## Short problem
Every line of the material below must be repeated exactly.

## Extracted records
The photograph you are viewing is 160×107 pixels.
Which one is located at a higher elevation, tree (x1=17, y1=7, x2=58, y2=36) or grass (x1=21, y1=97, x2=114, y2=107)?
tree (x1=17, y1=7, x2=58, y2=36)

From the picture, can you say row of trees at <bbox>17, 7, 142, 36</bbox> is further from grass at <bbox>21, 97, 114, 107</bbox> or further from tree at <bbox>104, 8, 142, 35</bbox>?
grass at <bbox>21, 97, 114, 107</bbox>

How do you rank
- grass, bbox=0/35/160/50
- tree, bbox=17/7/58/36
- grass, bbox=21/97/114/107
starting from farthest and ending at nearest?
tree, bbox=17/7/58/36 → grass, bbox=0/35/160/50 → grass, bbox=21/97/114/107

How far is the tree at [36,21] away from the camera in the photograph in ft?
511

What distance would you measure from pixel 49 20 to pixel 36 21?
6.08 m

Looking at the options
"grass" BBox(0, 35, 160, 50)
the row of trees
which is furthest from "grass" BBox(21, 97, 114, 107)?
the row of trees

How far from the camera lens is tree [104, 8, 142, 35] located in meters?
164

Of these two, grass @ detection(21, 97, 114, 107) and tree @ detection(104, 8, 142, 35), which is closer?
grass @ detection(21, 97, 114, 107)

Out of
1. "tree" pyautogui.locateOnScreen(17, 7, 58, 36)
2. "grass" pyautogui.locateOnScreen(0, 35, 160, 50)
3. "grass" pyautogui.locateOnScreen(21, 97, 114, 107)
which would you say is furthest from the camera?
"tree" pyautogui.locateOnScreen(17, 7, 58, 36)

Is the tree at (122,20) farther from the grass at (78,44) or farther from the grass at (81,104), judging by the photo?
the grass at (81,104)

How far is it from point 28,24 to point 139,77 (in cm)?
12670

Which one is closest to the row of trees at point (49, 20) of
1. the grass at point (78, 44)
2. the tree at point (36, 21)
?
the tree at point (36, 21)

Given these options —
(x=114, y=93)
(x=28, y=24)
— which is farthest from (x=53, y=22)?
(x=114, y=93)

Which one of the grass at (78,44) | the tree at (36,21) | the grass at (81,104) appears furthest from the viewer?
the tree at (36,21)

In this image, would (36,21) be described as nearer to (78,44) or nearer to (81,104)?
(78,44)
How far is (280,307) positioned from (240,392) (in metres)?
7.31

## Finished task
The photograph you are viewing is 160×107 pixels.
Which one is located at a higher elevation, tree (x1=17, y1=7, x2=58, y2=36) or grass (x1=21, y1=97, x2=114, y2=107)?
tree (x1=17, y1=7, x2=58, y2=36)

From the picture, can you say row of trees at <bbox>17, 7, 142, 36</bbox> is further from grass at <bbox>21, 97, 114, 107</bbox> or further from tree at <bbox>104, 8, 142, 35</bbox>?
grass at <bbox>21, 97, 114, 107</bbox>

How do you rank
- grass, bbox=0/35/160/50
- tree, bbox=17/7/58/36
- grass, bbox=21/97/114/107
starting from farthest and ending at nearest?
tree, bbox=17/7/58/36 → grass, bbox=0/35/160/50 → grass, bbox=21/97/114/107

How far is the tree at [36,21] away from the camera in the photograph in ft?
511

What distance would you measure from pixel 49 20 to pixel 36 21?
6.08 m

Looking at the options
"grass" BBox(0, 35, 160, 50)
the row of trees
which is furthest from "grass" BBox(21, 97, 114, 107)?
the row of trees

How far from the camera lens is tree [104, 8, 142, 35] located in meters?
164

Of these two, grass @ detection(21, 97, 114, 107) and tree @ detection(104, 8, 142, 35), which is closer?
grass @ detection(21, 97, 114, 107)

Out of
1. "tree" pyautogui.locateOnScreen(17, 7, 58, 36)
2. "grass" pyautogui.locateOnScreen(0, 35, 160, 50)
3. "grass" pyautogui.locateOnScreen(21, 97, 114, 107)
which would you say is furthest from the camera?
"tree" pyautogui.locateOnScreen(17, 7, 58, 36)

Is the tree at (122,20) farther from the grass at (78,44) or farther from the grass at (81,104), judging by the photo?
the grass at (81,104)

How far is it from point 28,24 to point 139,77 (in cm)?
12670

Which one is closest to the row of trees at point (49, 20) of
1. the grass at point (78, 44)
2. the tree at point (36, 21)
?
the tree at point (36, 21)

Given these options —
(x=114, y=93)
(x=28, y=24)
— which is farthest from (x=53, y=22)?
(x=114, y=93)

Which one of the grass at (78,44) | the tree at (36,21) | the grass at (81,104) appears furthest from the viewer?
the tree at (36,21)

In this image, would (36,21) be described as nearer to (78,44) or nearer to (81,104)?
(78,44)
How far is (280,307) positioned from (240,392) (in metres)?
7.31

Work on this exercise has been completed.